Tariff billing company ARMS Ltd has been criticised for its “short-sightedness” in taking customers for granted and not bothering to analyse its own customer trends.

Queuing times were halved

A National Audit Office report found that the firm has yet to implement key performance indicators established in 2009 and noted that ARMS’s approach to data analysis seemed “indicative of a lack of the right approach to customer orientation”.

The NAO report follows up on a similar analysis of ARMS Ltd last year and also looks into claims that smart electricity meters could be tampered with.

The auditors found that the meters comfortably passed tampering tests and that ARMS was outperforming its own debt-collection targets.

The company had also reduced customer waiting times, answered more phone calls and significantly reduced the number of locked readings.

But the NAO also found that the company still had no specialised unit to deal with meter fraud, voiced concern at the decision to postpone the switch to smart metering by a full 12 months and wondered why the company was still issuing an “exorbitantly high” number of incorrect bills.

One passage in the report reveals auditors’ incredulity at ARMS management’s resistance to analysing the company’s own data trends.

Auditors rap ARMS

“It is inconceivable how a service provision entity, with a customer base in the range of 300,000... takes such a stand,” the NAO noted.

ARMS’s approach was all the more galling when one considered the “significant investment” that had been made in making the necessary analytical tools available, the auditors added.

A company spokesperson denied that ARMS was reluctant to analyse trends and said that it had invested in new billing software that went beyond implementing sampling measures.

He said that the 2009 key performance indicators mentioned by the NAO had simply been “revised” to keep abreast of ongoing developments.

Almost 90 per cent of households now received five or more bills a year, the spokesperson noted.

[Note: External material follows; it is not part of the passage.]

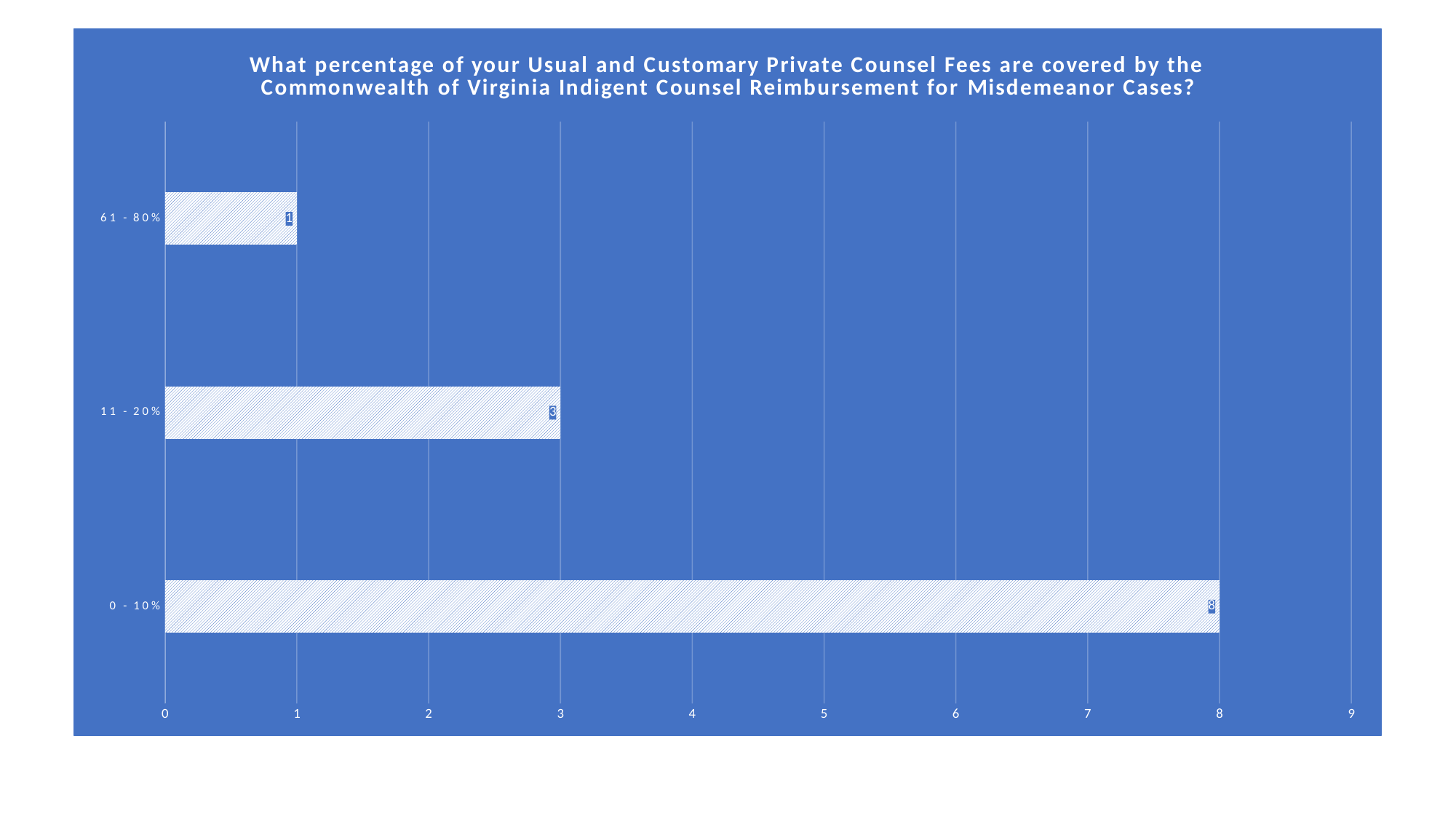
What is the value for the 61 - 80% category? 1 Is the value for 0 - 10% greater or less than 5? greater What is the difference between the values for 0 - 10% and 11 - 20%? 5 Which is larger, the value for 11 - 20% or the value for 61 - 80%? 11 - 20% Which category has the highest value? 0 - 10% What is the value for the 0 - 10% category? 8 What kind of chart is shown on the slide? bar chart Which category has the lowest value? 61 - 80% How many categories are shown in the chart? 3 What is the difference between the values for 11 - 20% and 61 - 80%? 2 What is the value for the 11 - 20% category? 3 What is the highest value shown on the horizontal axis? 9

He argued that queuing times had been halved, waiting time decreased by 84 per cent since November 2010 and ARMS’s call answering response rate reached 96 per cent last August.

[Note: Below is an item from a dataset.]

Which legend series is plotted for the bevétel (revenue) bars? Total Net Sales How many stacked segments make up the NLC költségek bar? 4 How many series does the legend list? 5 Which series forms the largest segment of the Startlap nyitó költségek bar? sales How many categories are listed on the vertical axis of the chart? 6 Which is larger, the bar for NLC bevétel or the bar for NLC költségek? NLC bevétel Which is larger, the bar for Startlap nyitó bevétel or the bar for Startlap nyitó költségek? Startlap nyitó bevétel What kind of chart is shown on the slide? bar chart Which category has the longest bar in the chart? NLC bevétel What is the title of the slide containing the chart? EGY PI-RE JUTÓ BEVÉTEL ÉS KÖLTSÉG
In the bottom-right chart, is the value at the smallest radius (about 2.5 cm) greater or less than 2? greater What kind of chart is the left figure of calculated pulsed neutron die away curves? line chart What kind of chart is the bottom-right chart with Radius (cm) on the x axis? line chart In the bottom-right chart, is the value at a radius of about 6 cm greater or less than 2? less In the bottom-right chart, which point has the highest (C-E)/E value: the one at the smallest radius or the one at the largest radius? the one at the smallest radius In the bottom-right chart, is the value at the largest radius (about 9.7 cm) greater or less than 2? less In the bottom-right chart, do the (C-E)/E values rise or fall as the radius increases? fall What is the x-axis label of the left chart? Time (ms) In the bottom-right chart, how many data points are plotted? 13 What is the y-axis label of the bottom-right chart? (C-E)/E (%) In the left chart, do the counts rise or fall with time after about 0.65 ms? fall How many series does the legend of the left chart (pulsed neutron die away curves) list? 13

The NAO report also noted with concern that key agreements signed years ago between ARMS, Enemalta and the Water Services Corporation were still missing “the sole components that would enable the benchmarking of ARMS Ltd performance”.

Incorrect bills continue to be a concern, with the relative number of bill reversals – seven per cent – remaining unchanged since the NAO first flagged the issue in 2011 and management seemingly “resigned” to the status quo.

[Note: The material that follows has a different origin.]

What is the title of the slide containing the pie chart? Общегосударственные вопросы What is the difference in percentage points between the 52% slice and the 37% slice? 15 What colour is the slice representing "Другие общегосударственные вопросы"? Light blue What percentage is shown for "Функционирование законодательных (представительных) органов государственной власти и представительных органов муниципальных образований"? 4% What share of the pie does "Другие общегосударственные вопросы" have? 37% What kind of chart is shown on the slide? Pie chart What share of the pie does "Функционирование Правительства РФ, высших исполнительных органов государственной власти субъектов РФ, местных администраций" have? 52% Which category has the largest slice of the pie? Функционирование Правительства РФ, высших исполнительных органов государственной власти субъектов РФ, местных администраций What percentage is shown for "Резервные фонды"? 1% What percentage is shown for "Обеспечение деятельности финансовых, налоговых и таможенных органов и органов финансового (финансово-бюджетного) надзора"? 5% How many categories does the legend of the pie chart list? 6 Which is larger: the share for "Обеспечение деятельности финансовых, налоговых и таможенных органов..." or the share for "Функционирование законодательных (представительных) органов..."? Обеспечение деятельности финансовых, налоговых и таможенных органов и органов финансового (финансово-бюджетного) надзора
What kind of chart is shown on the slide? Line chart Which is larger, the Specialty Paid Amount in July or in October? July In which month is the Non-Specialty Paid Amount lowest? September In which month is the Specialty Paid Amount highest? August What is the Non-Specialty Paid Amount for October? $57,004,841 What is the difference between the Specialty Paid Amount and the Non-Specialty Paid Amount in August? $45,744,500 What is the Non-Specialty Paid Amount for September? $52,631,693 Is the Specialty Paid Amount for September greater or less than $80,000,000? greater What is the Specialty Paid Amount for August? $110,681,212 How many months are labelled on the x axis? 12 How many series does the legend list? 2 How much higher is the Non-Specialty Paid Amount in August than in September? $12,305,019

The company spokesperson said that bill reversals were inevitable in some instances. Such reversals, he explained, were not erroneously calculated but simply amendments to reflect changes in the billed households.

The company’s success in reducing utilities debtor bills by 61 days had boosted cash flow by €75 million and meant €1 million savings in interest payments, the spokesperson said.

The national switch to a smart metering system, originally pencilled in for January 2013, is now expected to happen by the end of that year.

ARMS plans on switching over the entire grid to a smart metering system overnight – something the NAO has queried – and argued that, if things went pear-shaped, they could rely on manual meter readings until difficulties were ironed out.

The NAO report also found that ARMS’s call centre assistants had managed to answer 2,000 more calls between May 2011 and May 2012, although there were 900 more abandoned calls in May 2012 than 12 months earlier.